Print the lines that begin with the one containing "Observing this scene, is" and end with the one containing "Upon closer inspection, is", with both of those lines included. Reproduce them word for word.

Data lines:
---+---

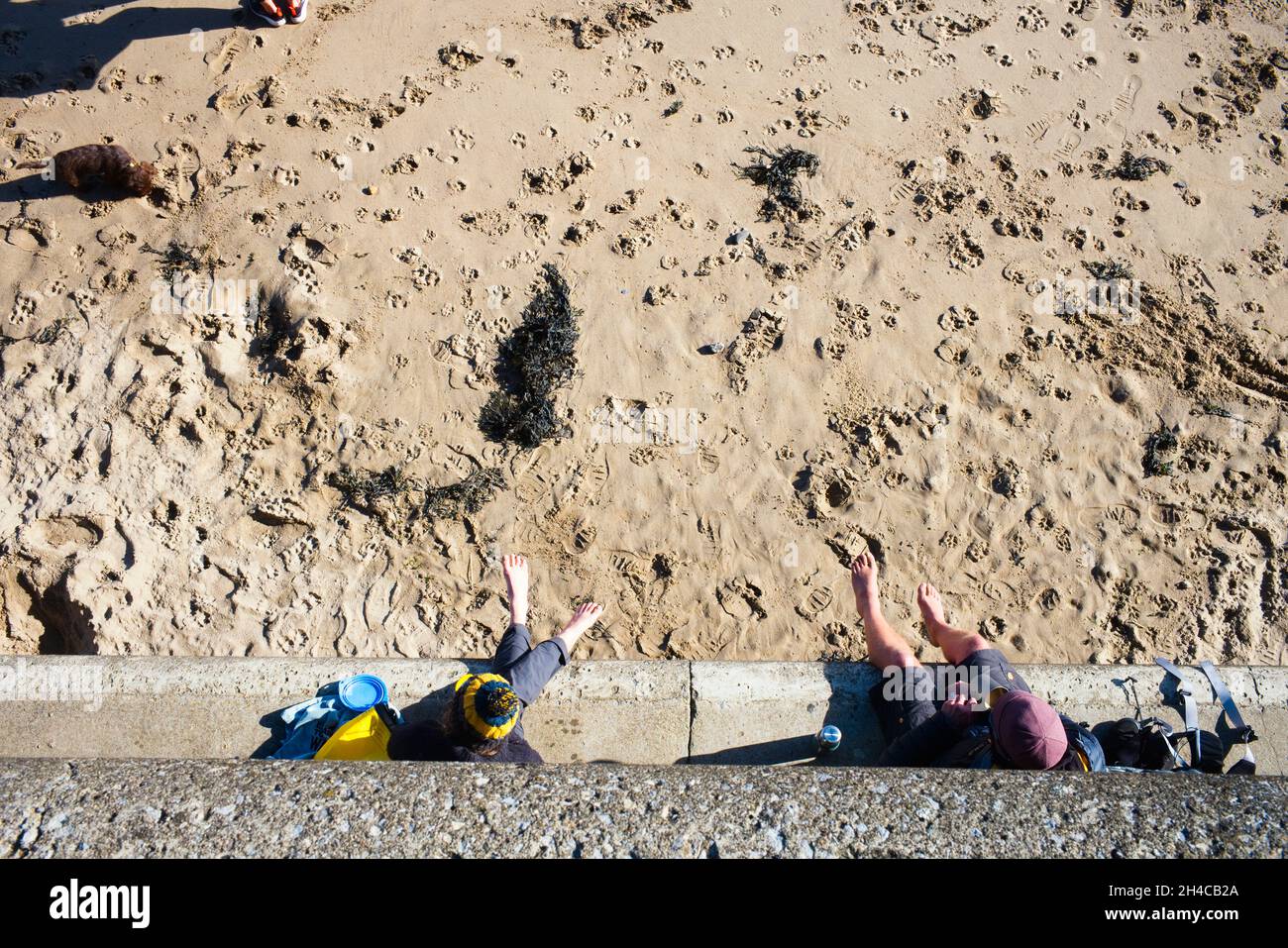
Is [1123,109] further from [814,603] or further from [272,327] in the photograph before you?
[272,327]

---+---

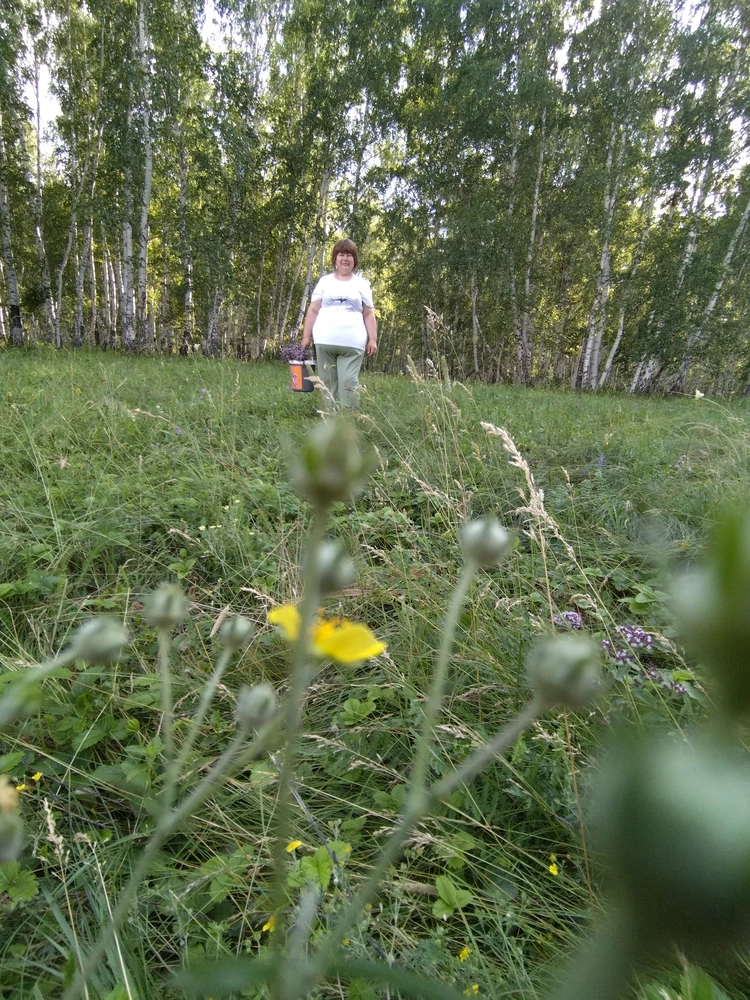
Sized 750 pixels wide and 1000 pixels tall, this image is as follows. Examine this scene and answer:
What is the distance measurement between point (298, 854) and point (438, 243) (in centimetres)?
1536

---+---

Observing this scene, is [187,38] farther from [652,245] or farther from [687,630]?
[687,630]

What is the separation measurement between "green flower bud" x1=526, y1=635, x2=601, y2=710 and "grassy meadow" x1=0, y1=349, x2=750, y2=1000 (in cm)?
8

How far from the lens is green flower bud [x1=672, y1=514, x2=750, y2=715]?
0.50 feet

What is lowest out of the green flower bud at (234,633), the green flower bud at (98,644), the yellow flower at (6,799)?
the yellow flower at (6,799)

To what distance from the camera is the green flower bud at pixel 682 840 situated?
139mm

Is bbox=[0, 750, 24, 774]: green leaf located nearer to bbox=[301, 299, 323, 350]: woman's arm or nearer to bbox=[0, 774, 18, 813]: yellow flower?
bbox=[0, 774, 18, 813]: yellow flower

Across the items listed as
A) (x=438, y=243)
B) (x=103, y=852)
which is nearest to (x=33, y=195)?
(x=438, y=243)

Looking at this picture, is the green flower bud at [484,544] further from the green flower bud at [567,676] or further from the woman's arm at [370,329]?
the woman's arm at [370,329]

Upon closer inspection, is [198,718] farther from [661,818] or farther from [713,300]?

---+---

Correct result:
Observing this scene, is [187,38] farther from [652,245] or farther from [687,630]?
[687,630]

What is the separation measurement between "green flower bud" x1=526, y1=635, x2=601, y2=710 and "grassy meadow" x1=0, y1=349, x2=750, y2=1000 (in cm)?
8

How far from the lens is green flower bud [x1=672, y1=514, x2=750, y2=715]?
0.50 feet

What is lowest out of the green flower bud at (234,633), the green flower bud at (98,644), the yellow flower at (6,799)?
the yellow flower at (6,799)

To what distance from the camera is the green flower bud at pixel 682 840 situated?
139mm

Is bbox=[0, 750, 24, 774]: green leaf located nearer to bbox=[301, 299, 323, 350]: woman's arm or nearer to bbox=[0, 774, 18, 813]: yellow flower?
bbox=[0, 774, 18, 813]: yellow flower

Across the items listed as
A) (x=438, y=243)
B) (x=103, y=852)
which is nearest to (x=33, y=195)?
(x=438, y=243)

Looking at this picture, is the green flower bud at [484,544] further from the green flower bud at [567,676] or further from the woman's arm at [370,329]?
the woman's arm at [370,329]

Upon closer inspection, is [198,718] farther from [661,818] or farther from [713,300]?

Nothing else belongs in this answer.